Carlo let out a hum of frustration, hoping to convince himself as much as the onlookers that he was more irritated than afraid. He tried to clench his fist, but his body had news for him: the burrowing parasites owned that flesh, and they weren’t taking instructions from him.
“I think his hand’s giving birth,” someone joked from the back of the crowd.
“Could you take off the connector, please?” Carlo instructed Amanda, each polite syllable a proof that he remained unflustered. When she’d complied, he swung his arm away from the bench, mapping out the degrees of freedom he still controlled. He could move his arm at the shoulder, at will. He could flex and extend the limb at the elbow joint. He pictured the vast territory subject to his rule, pictured the tiny rebellious province, pictured the inevitable reconquest. But all of this stirring martial imagery remained nothing more than a fantasy. Beyond the wrist, he might as well have had a brood of angry lizards grafted to his flesh.

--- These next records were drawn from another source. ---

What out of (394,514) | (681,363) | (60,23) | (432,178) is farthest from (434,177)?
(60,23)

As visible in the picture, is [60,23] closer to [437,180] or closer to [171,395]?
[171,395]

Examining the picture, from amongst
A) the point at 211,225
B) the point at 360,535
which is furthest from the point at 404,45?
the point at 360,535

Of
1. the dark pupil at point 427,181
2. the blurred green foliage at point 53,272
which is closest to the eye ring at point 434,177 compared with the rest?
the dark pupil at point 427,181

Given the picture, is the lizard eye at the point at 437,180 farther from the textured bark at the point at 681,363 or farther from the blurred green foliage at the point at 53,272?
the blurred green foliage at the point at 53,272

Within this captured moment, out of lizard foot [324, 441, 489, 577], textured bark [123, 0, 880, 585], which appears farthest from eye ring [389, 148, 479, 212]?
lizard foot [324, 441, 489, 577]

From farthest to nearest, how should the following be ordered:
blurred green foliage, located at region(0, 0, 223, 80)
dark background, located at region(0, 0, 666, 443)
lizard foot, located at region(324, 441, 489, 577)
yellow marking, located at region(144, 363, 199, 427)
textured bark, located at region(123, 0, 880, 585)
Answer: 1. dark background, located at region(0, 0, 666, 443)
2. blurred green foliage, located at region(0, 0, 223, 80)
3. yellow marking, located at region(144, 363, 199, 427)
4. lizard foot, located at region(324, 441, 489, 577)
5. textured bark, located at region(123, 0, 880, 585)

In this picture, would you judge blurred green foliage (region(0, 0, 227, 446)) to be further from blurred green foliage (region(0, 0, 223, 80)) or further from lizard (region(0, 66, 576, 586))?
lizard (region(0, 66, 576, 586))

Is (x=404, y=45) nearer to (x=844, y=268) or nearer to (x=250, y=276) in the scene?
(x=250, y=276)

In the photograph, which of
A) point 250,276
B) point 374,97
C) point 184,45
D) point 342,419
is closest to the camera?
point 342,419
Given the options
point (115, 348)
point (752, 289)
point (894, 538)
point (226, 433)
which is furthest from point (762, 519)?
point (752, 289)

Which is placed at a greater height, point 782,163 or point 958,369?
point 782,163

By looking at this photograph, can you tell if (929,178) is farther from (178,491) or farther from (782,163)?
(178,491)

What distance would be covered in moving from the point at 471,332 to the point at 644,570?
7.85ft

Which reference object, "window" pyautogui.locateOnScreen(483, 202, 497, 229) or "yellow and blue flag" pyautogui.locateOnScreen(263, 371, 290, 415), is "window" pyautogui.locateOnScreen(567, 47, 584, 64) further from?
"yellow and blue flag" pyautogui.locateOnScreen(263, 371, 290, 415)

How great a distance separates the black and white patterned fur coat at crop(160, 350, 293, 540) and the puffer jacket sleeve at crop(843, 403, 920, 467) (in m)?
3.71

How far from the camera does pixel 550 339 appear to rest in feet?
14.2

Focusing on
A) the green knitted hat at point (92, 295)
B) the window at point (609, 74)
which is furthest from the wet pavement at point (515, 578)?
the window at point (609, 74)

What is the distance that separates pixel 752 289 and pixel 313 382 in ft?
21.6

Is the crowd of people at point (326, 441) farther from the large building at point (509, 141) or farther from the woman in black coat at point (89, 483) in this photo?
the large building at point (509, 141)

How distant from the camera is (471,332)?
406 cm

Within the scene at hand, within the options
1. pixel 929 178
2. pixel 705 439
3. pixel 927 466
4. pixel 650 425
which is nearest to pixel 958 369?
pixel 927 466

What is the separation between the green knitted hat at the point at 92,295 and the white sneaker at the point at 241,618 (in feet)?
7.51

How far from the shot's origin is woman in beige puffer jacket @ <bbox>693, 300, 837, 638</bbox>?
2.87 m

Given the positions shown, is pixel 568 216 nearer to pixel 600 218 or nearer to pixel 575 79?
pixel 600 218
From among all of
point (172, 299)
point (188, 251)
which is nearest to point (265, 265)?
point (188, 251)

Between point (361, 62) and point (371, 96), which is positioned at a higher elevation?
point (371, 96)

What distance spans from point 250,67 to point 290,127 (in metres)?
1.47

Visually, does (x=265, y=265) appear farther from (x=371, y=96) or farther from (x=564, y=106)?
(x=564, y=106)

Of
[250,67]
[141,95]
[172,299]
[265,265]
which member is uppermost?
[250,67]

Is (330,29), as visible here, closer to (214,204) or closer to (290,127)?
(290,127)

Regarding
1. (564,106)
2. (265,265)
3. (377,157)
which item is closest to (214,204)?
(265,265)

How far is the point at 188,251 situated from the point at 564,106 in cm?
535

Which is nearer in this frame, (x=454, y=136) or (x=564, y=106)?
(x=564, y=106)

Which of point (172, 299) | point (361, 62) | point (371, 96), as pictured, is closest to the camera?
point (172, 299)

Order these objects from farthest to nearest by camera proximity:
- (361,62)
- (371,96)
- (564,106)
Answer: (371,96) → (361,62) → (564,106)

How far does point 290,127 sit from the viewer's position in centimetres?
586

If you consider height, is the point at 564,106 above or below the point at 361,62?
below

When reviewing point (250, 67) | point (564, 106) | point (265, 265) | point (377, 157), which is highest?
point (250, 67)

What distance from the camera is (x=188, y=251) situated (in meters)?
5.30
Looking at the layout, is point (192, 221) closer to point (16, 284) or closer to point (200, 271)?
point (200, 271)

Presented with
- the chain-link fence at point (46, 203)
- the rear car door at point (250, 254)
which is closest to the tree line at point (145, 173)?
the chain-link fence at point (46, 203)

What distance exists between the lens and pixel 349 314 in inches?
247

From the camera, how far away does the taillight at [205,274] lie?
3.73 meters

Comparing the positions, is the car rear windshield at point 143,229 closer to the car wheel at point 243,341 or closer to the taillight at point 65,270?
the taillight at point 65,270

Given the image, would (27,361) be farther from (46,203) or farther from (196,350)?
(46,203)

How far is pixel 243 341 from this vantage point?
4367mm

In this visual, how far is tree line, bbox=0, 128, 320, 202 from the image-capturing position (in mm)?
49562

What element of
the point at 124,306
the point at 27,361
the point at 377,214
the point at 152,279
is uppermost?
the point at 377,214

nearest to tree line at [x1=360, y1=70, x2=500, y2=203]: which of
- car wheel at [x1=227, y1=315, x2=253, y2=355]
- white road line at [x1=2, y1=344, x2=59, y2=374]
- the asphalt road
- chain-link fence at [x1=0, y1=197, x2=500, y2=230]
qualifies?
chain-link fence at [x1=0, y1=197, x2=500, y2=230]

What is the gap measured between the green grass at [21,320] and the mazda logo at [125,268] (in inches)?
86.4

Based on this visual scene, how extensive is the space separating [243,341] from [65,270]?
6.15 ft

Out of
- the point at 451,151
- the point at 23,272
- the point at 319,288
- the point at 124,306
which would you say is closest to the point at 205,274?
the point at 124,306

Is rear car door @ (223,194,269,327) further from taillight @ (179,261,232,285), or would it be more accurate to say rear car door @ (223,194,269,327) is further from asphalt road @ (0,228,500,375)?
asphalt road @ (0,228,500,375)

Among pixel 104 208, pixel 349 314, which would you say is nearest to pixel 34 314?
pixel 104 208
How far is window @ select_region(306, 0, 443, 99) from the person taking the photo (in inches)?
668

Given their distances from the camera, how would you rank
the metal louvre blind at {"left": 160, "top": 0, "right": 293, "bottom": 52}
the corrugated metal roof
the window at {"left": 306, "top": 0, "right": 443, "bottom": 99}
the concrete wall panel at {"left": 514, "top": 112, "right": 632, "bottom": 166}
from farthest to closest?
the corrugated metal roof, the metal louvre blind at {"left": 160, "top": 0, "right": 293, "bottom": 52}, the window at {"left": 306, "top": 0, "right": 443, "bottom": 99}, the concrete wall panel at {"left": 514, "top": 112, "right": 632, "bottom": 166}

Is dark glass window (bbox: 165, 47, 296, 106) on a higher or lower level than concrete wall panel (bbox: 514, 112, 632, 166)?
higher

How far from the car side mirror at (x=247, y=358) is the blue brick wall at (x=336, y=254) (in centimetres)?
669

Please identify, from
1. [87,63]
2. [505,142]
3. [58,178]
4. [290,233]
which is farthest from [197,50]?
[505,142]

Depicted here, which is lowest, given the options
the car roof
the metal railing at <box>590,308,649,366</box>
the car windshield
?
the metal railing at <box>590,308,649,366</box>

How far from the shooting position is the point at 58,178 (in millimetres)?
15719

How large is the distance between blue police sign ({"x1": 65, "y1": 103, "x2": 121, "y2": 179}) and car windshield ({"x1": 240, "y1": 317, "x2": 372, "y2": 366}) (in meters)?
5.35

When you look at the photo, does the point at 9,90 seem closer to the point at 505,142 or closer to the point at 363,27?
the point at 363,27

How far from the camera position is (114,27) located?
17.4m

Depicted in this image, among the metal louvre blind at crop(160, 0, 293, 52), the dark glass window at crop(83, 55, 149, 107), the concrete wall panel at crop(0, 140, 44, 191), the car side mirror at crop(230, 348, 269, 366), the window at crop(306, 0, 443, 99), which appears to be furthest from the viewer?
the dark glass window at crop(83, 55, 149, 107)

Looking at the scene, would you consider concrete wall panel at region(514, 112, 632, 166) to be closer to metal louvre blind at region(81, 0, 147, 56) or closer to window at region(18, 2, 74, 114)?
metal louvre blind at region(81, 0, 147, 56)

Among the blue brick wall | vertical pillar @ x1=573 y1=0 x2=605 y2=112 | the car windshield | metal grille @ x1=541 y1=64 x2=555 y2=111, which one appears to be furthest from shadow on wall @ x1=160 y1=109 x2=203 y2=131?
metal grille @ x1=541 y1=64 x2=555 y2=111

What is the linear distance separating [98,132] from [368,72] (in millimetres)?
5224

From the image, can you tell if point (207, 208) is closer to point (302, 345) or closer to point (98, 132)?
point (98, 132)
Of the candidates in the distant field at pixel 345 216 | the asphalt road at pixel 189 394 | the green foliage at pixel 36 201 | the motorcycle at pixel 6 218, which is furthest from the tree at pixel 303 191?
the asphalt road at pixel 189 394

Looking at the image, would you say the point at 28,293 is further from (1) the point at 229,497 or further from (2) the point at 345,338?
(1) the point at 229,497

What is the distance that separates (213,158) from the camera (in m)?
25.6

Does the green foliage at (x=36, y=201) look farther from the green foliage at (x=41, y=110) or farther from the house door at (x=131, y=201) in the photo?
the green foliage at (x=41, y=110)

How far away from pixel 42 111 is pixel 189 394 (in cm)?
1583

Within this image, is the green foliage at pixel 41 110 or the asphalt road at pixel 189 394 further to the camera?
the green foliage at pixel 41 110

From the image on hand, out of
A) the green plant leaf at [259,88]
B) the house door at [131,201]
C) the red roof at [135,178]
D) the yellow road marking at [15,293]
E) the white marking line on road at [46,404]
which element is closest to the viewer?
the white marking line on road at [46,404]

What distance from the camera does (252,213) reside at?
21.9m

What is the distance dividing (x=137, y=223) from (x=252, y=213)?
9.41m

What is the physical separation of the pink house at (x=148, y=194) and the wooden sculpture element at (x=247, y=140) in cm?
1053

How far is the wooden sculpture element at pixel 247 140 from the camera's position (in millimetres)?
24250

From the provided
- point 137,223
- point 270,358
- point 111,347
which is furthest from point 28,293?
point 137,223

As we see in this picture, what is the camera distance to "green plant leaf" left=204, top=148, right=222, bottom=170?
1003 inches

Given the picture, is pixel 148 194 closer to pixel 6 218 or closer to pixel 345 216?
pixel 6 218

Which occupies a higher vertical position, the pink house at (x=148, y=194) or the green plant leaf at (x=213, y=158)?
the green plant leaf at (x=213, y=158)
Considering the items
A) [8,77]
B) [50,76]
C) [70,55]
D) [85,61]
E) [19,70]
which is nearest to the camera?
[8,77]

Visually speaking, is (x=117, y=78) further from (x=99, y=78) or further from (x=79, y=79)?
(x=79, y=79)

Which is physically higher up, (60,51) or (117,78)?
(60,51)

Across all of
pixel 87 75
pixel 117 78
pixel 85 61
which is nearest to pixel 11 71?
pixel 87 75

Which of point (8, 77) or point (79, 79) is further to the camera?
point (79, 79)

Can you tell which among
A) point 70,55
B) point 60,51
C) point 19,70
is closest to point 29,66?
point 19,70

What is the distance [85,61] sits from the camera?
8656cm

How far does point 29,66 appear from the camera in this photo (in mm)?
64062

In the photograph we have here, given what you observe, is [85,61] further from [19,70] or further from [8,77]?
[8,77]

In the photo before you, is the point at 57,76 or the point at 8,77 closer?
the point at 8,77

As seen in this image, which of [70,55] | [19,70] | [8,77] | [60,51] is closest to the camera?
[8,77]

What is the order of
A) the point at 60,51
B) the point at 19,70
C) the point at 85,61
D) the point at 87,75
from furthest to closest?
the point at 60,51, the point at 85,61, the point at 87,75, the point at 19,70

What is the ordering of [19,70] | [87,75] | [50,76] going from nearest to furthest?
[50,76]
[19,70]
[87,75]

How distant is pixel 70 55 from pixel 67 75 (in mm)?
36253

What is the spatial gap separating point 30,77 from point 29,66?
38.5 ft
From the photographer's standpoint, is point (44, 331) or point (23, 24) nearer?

He drew his arm back and slapped the bench, trying to bash some sense into his hand. Again, harder. The third blow drove the probe’s needle deeper into his wrist; the pain was excruciating, but it felt right, it felt necessary.
“Carlo?” Amanda wasn’t panicking yet, but she wanted him to tell her how she could help.
“I haven’t lost control of my arm,” he assured her, struggling to get the words out. His actions were entirely voluntary—at least by the standards his rogue hand had set—even if the urge to damage the thing was becoming increasingly compelling.
But the blows weren’t helping, they weren’t changing anything. His battered hand was squirming as energetically as ever.
“Just cut it off,” he said.
“Are you sure?” Amanda looked to Tosco.
“Cut it off!” Carlo repeated angrily.
“Can’t you resorb it?”
The suggestion made him recoil in disgust. Bring these squirming parasites into his torso, into the depths of his body to go where they pleased?
But there were no parasites. His hand was merely damaged and dysfunctional. It needed to be reorganized, the way he would have dealt with any other injury.